Excerpts of spatial question data:
● ● ● ● ●
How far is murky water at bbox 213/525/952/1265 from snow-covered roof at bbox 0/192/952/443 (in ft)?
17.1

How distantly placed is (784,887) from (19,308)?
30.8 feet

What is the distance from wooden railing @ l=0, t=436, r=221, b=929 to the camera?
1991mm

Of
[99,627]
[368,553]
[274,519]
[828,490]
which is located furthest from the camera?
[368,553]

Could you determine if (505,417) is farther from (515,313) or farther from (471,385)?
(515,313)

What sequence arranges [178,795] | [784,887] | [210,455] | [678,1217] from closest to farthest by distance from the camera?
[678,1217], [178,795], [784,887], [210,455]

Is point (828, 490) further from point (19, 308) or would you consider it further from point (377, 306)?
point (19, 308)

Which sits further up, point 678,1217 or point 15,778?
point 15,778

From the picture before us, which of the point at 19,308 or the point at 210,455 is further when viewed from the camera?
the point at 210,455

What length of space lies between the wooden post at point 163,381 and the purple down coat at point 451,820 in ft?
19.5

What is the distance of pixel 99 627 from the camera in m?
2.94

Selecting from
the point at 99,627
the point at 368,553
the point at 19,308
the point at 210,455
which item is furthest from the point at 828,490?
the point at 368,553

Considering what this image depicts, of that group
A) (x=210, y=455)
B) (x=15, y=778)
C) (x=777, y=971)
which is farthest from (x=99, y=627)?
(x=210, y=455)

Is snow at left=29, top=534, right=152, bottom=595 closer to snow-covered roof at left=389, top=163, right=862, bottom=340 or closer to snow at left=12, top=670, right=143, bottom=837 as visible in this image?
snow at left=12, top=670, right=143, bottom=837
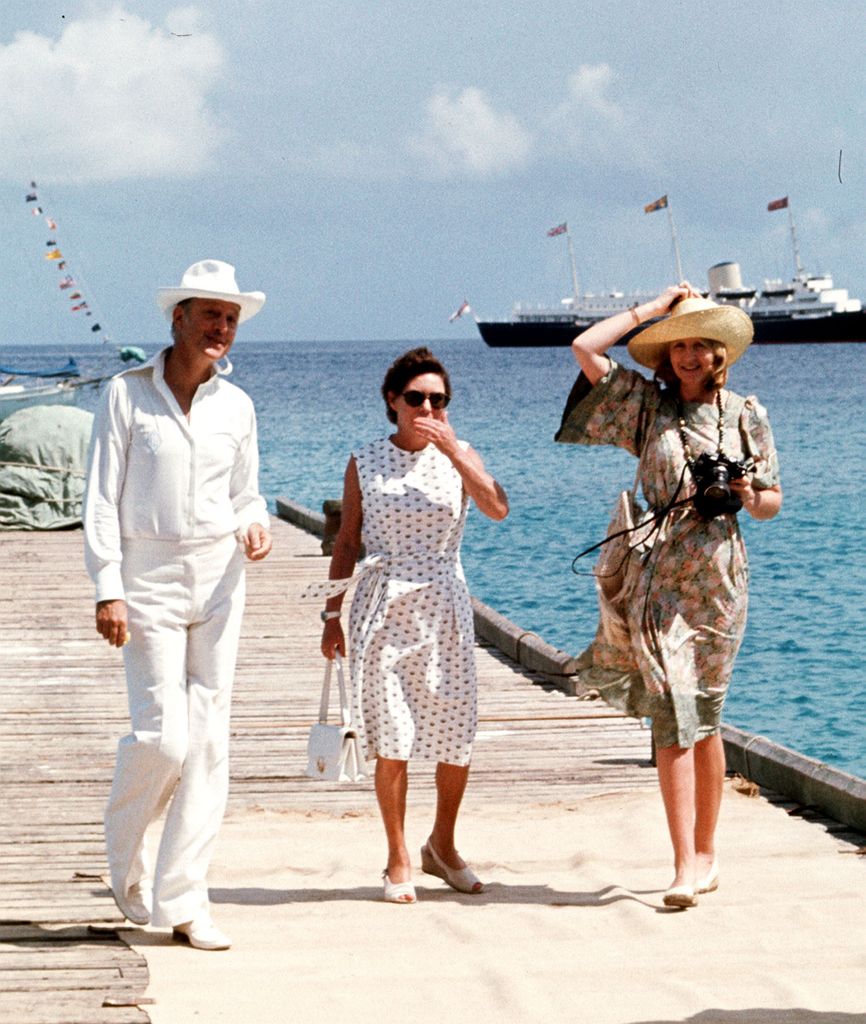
● ● ● ● ●
## WRITTEN PROBLEM
Reproduce every line of the records above verbatim, leaving out the pictures.

## FULL SOLUTION
How far is murky water at bbox 213/525/952/1265 from snow-covered roof at bbox 0/192/952/443 (in ft)?
17.1

How distantly placed is (784,887) from (19,308)?
30.8 feet

What is the distance from wooden railing @ l=0, t=436, r=221, b=929 to the camera?
1991mm

Of
[99,627]
[368,553]
[274,519]
[828,490]
which is located furthest from the camera?
[368,553]

Could you determine if (505,417) is farther from (515,313) or farther from (471,385)?
(515,313)

What sequence arranges [178,795] | [784,887] | [210,455] | [678,1217] from closest to farthest by distance from the camera?
[678,1217], [178,795], [784,887], [210,455]

Is point (828, 490) further from point (19, 308) or would you consider it further from point (377, 306)?
point (19, 308)

Which sits further up, point 678,1217 or point 15,778?
point 15,778

From the picture before us, which of the point at 19,308 or the point at 210,455 is further when viewed from the camera?
the point at 210,455

What length of space lies between the wooden post at point 163,381 and the purple down coat at point 451,820 in ft?
19.5

What is the distance of pixel 99 627 from the camera in m?
2.94

Selecting from
the point at 99,627
the point at 368,553
the point at 19,308
the point at 210,455
which item is furthest from the point at 828,490?
the point at 368,553

Considering what this image depicts, of that group
A) (x=210, y=455)
B) (x=15, y=778)
C) (x=777, y=971)
which is farthest from (x=99, y=627)?
(x=210, y=455)

Is snow at left=29, top=534, right=152, bottom=595 closer to snow-covered roof at left=389, top=163, right=862, bottom=340 or closer to snow at left=12, top=670, right=143, bottom=837 as visible in this image?
snow at left=12, top=670, right=143, bottom=837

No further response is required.